#### Consigne
Poursuivez l'article sur le skatepark de Plainpalais et la légende du legs de la Plaine à partir de sa dernière phrase.

#### Extrait du texte
»»

Le skatepark de Plainpalais est-il hors-la-loi? Selon une histoire, bien connue des Genevois, la Plaine aurait été léguée à la Ville à condition qu'on ne construise rien dessus. Du moins en dur. Or, le skatepark est en béton. Au marché aux puces, «l'affaire» alimente les babillages. «Si c'est vrai, cette construction est illégale», souligne Eric, un pucier. «Ils ne l'ont pas construit dessus, mais dessous pour contourner la loi. C'est rusé!», s'exclament des chineurs. «Je vends de vieux grimoires, mais je n'ai pas le testament en stock, désolé », plaisante Jean-Paul, un bouquiniste à qui on ne la fait pas.
Trois versions
Selon l'historien Bernard Lescaze, cette légende de legs serait complètement fausse. «En réalité, la Plaine a toujours été une terre commune de la Ville de Genève, et ce dès le Moyen-Age. Jusqu'en 1853, elle se situait en dehors de la ville mais, aujourd'hui, cet espace est au cœur des constructions et il devient d'autant plus précieux.»Aux Archives de l'Etat, on se montre, toutefois, moins catégorique: selon eux, la légende du legs de la Plaine repose sur trois rumeurs et basta (lire ci-dessous). Quel embrouillamini!

««

#### Extrait de données
»»

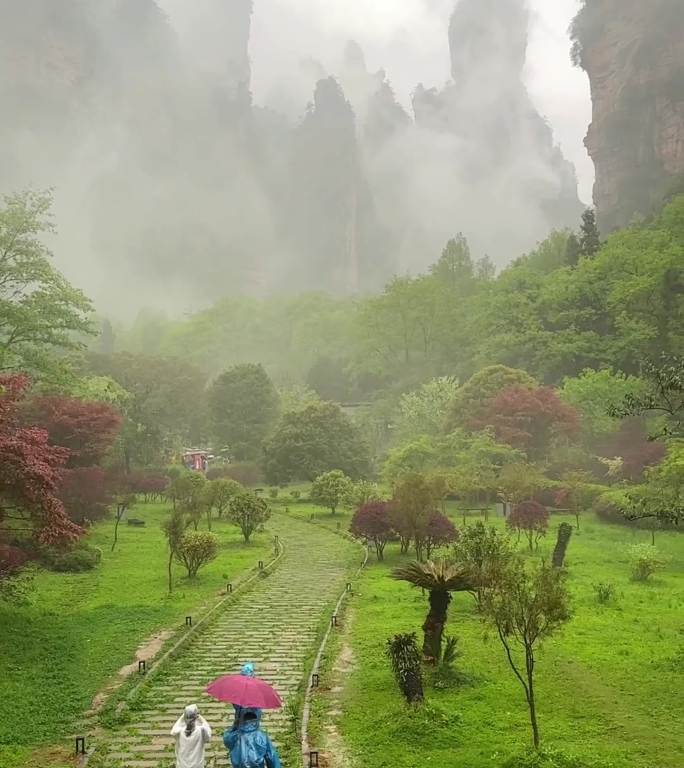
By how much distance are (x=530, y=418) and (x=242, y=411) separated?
25.7 m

««

#### Exercice corrigé
En quête du Graal
Du côté des opposants au projet d'aménagement de l'extension de la Plaine, dont la dernière étape débutera en novembre, on rêverait, bien sûr, de se procurer le testament. Pour peu qu'il existe… «Legs ou pas, peu importe: ce projet est un vrai scandale!», tonne-t-on à l'association Sauvons nos Arbres. «Ils vont abattre 250 arbres sains, pour les remplacer par d'autres essences, et espacer leur alignement. Les allées historiques, joliment ombragées, vont perdre tout leur cachet.» L'association vient, d'ailleurs, de lancer une nouvelle pétition, via Facebook cette fois, pour mobiliser l'opinion.Chez les skateurs, cette histoire de donation laisse de marbre. «Le skatepark est splendide. Il s'agit d'ailleurs du plus beau d'Europe. Les riders aiment ce matériau. Le béton, c'est pur, c'est cru», glisse Igor Granzoli, un pionnier du skate genevois.
Un projet d'hôpital!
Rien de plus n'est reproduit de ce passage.